King Karol
- King Karol logo, 1971
- Industry: Retail
- Founded: 1952; 74 years ago
- Founder: Phil King; Ben Karol;
- Defunct: sometime between 1987 and 1993
- Headquarters: New York, New York, U.S.
- Number of locations: 7
- Area served: Manhattan
- Products: Albums

= King Karol =

Record store chain

King Karol was an American record store chain based in New York City, New York. Founded in 1952 by Ben Karol and Phil King, it grew into one of New York City's largest independent record retailers during the 1960s and 1970s, with locations throughout Manhattan and Queens. In addition to its retail stores, the company operated a mail-order record business. After gradually downsizing, the company closed by the early 1990s.

== History ==
King Karol was founded in 1952 by Ben Karol and Phil King. The company opened its first store at 111 West 42nd Street in Manhattan, where it quickly established itself as a destination for music records during the postwar expansion of the American recording history.

Beginning in the early 1960s, King Karol expanded throughout New York City. The company opened locations across Midtown Manhattan, including stores on West 34th Street, West 42nd Street, West 48th Street, Fifth Avenue, Third Avenue, and Broadway, as well as a branch in Flushing, Queens. In 1976, the flagship relocated to a larger store at 126 West 42nd Street.

During the 1970s, stores were also located at 940 Third Avenue, at 57th Street (1969–1980); 460 West 42nd Street, at 10th Avenue, in the West Side Airlines Terminal Building (1970.–1977); in Flushing, Queens, at 40-46 Main Street (1970–1980); 609 Fifth Avenue, at 49th Street, in the KLM Building (1971–1978); 1500 Broadway, at West 43rd Street in the National General Building, Times Square (1972–after 1987); 7 West 48th Street (1977–1981); and 1521 Third Avenue, at 86th Street (1979–after 1987).
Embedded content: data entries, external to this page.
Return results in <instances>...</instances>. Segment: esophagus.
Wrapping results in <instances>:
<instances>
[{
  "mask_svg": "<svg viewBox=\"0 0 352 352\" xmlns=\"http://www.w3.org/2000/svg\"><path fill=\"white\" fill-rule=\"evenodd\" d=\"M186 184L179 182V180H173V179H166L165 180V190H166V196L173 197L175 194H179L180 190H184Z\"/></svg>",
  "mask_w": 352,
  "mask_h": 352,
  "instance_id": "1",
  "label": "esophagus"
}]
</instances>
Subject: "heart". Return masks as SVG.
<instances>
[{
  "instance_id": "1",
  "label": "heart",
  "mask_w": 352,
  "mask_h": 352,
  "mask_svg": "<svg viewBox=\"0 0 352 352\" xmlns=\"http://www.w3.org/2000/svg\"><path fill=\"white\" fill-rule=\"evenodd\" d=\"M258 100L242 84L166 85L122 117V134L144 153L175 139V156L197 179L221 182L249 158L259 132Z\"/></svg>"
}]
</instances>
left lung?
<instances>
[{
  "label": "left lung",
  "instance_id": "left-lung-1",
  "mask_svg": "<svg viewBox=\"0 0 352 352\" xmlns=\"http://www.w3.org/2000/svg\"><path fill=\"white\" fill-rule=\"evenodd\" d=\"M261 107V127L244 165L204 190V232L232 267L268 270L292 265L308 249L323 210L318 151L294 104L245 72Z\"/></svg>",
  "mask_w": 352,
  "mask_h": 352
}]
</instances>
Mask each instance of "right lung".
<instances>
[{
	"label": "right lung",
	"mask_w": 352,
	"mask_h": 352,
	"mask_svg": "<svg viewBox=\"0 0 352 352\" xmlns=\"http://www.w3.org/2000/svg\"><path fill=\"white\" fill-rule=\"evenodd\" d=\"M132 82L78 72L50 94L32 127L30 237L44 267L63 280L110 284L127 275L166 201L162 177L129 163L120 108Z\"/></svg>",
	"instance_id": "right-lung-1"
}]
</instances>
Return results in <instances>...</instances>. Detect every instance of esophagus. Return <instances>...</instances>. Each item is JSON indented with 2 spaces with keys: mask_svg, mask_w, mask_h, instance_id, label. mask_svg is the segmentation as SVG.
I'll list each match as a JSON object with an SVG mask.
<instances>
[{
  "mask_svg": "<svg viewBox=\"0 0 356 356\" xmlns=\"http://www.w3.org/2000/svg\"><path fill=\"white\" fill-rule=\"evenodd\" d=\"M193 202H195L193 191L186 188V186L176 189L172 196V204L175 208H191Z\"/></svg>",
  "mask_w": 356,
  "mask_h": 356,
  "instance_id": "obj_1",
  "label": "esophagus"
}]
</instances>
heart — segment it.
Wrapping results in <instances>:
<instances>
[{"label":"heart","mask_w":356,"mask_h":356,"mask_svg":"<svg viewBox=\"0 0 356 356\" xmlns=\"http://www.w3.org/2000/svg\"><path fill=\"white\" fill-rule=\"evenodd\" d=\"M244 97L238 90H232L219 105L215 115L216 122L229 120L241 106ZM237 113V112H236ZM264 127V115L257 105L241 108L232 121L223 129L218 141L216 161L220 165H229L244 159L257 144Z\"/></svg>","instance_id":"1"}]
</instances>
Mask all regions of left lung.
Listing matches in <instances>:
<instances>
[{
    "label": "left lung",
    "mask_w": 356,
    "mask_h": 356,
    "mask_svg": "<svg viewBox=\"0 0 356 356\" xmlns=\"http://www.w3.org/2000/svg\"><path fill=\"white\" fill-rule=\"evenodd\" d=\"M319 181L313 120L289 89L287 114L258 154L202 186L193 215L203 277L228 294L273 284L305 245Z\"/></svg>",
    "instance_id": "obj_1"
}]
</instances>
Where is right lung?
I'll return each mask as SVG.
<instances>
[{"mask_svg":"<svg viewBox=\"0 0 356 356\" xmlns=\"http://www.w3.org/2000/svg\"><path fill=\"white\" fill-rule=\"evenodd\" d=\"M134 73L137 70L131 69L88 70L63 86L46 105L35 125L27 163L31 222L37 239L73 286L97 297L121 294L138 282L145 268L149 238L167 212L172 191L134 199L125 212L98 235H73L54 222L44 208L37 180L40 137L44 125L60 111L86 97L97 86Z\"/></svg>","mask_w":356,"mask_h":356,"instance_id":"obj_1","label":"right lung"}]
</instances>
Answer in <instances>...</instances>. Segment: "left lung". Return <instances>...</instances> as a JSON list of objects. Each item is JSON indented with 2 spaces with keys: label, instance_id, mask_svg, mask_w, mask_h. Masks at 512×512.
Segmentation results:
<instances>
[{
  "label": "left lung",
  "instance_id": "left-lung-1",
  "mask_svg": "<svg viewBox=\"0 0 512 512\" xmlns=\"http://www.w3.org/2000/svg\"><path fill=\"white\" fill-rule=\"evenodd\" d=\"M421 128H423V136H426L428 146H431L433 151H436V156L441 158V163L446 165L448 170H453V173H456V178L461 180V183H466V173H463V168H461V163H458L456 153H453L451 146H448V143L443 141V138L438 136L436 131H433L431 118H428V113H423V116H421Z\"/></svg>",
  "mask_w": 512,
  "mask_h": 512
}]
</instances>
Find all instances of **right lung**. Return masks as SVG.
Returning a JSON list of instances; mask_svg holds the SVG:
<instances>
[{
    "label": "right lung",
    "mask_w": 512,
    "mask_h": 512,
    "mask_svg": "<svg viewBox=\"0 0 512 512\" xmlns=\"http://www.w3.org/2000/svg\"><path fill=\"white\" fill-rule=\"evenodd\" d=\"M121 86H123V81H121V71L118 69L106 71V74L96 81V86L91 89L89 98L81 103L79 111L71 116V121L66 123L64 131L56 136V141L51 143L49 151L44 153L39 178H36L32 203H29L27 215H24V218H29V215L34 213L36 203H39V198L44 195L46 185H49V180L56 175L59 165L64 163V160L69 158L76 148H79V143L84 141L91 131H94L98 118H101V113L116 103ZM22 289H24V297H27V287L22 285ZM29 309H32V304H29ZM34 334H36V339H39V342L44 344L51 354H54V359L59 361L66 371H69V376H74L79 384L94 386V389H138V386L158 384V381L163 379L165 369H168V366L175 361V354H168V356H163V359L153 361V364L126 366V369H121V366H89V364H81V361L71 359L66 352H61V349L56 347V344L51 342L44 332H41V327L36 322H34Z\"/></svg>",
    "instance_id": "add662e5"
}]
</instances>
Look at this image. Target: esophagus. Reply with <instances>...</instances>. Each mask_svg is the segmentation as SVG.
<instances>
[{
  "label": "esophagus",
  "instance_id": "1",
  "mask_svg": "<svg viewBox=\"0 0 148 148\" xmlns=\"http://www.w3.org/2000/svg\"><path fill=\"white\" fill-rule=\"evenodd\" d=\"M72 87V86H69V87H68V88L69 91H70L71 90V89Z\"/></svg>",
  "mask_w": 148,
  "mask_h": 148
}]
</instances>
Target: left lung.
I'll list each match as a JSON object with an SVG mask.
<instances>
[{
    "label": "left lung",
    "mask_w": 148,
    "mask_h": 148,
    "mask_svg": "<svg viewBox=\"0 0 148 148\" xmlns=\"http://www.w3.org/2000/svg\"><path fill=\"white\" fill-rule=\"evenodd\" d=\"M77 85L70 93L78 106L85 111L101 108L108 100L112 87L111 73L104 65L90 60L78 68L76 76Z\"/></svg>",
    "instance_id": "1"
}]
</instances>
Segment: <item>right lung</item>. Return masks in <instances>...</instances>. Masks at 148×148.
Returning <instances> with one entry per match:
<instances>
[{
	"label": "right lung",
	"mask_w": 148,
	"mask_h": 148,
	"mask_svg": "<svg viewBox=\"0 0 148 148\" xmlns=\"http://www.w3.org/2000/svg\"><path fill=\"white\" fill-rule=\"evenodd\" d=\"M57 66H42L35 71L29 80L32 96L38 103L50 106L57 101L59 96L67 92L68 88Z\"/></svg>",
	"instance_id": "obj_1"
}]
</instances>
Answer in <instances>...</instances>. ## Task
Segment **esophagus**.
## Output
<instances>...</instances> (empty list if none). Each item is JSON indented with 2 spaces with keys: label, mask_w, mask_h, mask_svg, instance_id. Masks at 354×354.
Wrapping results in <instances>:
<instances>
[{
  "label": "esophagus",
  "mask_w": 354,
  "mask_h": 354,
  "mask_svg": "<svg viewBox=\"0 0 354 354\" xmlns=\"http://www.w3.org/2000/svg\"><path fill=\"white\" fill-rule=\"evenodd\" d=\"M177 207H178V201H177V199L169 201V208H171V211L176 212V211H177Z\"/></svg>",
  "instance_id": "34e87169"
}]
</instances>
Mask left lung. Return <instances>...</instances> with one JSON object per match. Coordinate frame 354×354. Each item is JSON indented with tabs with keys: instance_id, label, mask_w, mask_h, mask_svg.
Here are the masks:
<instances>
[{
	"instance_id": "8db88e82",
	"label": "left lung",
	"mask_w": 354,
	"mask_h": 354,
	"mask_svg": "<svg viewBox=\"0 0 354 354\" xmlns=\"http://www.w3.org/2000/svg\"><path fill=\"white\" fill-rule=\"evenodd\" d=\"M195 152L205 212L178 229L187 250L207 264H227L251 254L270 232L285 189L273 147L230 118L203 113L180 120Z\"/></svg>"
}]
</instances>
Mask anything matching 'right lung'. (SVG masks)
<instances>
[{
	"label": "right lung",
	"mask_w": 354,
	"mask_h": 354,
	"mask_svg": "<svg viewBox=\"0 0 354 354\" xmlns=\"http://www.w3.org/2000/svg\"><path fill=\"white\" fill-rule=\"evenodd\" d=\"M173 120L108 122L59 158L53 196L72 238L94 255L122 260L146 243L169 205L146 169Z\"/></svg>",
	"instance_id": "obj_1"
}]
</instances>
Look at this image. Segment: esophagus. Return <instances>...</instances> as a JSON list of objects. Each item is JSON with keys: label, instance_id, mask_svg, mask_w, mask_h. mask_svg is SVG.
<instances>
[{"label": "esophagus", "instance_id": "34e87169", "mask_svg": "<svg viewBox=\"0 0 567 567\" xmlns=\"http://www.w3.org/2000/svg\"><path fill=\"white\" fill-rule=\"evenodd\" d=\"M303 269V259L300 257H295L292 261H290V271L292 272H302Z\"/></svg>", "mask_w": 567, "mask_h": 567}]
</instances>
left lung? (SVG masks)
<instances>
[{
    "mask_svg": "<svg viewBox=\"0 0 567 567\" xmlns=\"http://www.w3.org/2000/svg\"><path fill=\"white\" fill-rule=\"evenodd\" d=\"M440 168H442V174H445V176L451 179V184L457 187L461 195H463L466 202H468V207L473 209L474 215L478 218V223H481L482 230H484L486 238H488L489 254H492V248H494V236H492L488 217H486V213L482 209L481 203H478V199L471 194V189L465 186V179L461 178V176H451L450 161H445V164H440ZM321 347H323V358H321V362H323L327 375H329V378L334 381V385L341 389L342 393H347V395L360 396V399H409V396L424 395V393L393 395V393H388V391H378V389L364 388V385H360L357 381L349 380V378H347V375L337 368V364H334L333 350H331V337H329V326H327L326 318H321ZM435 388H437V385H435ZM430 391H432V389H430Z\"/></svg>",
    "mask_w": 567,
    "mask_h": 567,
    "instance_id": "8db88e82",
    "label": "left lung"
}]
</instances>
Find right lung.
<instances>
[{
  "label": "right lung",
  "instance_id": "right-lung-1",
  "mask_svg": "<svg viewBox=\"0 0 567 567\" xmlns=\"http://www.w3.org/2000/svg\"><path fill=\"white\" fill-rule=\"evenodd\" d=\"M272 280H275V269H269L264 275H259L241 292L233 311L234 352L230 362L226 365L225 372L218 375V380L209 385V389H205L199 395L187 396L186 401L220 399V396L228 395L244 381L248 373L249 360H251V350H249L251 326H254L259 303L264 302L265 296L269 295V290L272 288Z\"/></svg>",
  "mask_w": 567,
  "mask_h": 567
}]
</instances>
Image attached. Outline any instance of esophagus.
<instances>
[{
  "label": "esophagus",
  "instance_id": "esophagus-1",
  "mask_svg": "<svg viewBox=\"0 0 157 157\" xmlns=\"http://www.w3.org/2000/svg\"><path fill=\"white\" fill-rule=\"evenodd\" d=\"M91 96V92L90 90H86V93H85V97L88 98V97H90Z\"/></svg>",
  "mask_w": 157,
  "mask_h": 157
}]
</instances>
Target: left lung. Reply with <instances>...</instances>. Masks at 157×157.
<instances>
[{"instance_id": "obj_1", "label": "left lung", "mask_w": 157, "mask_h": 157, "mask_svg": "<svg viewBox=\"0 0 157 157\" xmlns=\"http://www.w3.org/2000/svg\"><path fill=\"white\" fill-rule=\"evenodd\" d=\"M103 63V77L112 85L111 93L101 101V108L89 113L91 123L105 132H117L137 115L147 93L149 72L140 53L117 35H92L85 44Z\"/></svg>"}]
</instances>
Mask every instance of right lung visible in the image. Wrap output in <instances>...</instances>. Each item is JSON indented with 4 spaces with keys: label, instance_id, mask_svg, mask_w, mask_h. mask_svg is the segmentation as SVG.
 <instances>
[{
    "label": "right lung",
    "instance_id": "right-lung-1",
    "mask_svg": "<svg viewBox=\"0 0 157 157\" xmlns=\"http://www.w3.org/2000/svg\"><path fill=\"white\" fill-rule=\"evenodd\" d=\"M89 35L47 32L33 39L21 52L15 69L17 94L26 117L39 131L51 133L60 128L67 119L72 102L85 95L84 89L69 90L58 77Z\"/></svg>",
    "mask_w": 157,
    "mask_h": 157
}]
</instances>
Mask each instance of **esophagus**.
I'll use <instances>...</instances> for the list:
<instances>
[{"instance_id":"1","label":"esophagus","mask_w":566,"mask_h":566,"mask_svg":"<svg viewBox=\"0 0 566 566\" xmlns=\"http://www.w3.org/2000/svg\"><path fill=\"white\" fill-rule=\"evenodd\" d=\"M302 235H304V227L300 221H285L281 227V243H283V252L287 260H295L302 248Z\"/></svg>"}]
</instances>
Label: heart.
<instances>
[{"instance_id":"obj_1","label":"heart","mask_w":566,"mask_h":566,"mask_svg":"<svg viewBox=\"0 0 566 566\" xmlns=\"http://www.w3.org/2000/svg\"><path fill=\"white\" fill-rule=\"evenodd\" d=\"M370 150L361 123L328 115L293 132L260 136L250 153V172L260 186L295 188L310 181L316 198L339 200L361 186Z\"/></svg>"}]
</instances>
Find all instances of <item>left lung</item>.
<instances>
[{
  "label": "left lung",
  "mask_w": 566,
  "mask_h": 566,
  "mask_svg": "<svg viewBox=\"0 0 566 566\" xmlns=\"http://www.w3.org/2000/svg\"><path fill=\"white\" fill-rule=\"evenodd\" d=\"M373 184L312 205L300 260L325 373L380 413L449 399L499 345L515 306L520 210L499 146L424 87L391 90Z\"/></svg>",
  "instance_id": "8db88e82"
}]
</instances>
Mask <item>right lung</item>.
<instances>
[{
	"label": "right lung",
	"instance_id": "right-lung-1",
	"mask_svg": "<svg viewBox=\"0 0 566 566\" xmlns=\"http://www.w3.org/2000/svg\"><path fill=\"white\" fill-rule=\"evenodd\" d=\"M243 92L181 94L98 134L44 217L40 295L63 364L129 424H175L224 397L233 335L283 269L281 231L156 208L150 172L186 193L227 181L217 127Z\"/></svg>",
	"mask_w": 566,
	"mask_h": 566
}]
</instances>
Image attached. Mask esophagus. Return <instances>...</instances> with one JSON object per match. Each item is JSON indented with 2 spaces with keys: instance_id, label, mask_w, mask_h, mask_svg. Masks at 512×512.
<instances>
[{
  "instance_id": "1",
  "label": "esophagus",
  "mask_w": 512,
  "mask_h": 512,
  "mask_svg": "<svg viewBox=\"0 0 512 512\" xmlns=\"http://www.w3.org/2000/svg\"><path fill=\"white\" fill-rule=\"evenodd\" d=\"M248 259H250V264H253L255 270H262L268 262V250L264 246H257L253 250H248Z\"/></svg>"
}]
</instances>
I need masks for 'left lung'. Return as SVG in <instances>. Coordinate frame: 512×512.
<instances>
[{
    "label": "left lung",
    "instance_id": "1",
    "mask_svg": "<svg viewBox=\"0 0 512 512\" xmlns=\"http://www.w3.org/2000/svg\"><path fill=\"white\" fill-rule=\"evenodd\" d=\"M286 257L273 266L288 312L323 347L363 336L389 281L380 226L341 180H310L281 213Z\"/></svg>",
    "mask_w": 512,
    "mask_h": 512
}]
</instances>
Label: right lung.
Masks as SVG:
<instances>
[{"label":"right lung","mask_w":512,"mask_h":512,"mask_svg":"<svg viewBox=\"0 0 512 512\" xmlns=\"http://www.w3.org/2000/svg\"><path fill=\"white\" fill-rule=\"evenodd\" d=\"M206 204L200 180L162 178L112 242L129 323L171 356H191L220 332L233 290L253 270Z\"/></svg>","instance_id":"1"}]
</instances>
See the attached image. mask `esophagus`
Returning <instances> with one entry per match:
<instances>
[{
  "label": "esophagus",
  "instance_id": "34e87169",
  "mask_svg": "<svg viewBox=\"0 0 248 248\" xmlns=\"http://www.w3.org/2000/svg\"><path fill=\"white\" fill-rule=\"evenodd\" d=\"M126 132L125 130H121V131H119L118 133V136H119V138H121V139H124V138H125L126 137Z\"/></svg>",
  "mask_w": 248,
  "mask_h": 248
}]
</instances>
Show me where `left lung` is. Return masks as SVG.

King Karol by mid-1971 had outlets at 460 West 42nd Street, at the corner of 10th Avenue; 940 Third Avenue, at East 57th Street; 609at 49th Street, in the KLM Building; and, in Flushing, Queens, at 40-46 Main Street. Later, the chain opened at least one other location, at 1521 Third Avenue, at East 86th Street, and, by mid-1975, at 1500 Broadway, at West 43rd Street.

In 1981, Ben Karol experimented with record album rentals, similar to the then-emerging market for videocassette rental, after having studied successful record rental systems in Canada. He told an interviewer, "The record industry isn't that great these days. You sit around and think of ways to stimulate it, try to come up with ideas based on what similar product is doing. ... [T]he whole video tape business is now going rental".

A year later, in 1982, the chain had four stores and began to include a video tape rental service that was provided by an outside vendor. Ben Karol said 1987 he subleases the video department to an outside vendor saying that he is "still a records man".

Toward the end of 1982, the chain was reduced to three stores and the owners King and Karol were considering the possible sale of the remaining. Around this time, Tower Records was building a 34,000-square foot superstore in Manhattan and locally owned Sam Goody had recently sold itself to the parent of Musicland which made it possible for Sam Goody to expand nationally. King died shortly afterward, in 1983. By late 1984, Tower made it very difficult for small independents to compete.

By 1987, the company was down to two stores, from seven at its height. Ben Karol died in 1993 after a long illness.

King Karol also operated a mail order record business through P.O. Box 629, Times Square Station, New York, New York 10036.

King Karol closed at the beginning of 1985.

==Media==
The King Karol branch at 460 West 42nd Street, with its lit sign in a nighttime scene, is visible during the bus-chase sequence in the 1973 New York City police film Badge 373, immediately before the bus crashes into an Army/Navy store. The name King Karol can be seen in the 2016 film Ghostbusters during the climactic scenes in Times Square when billboard advertisements revert to defunct brands.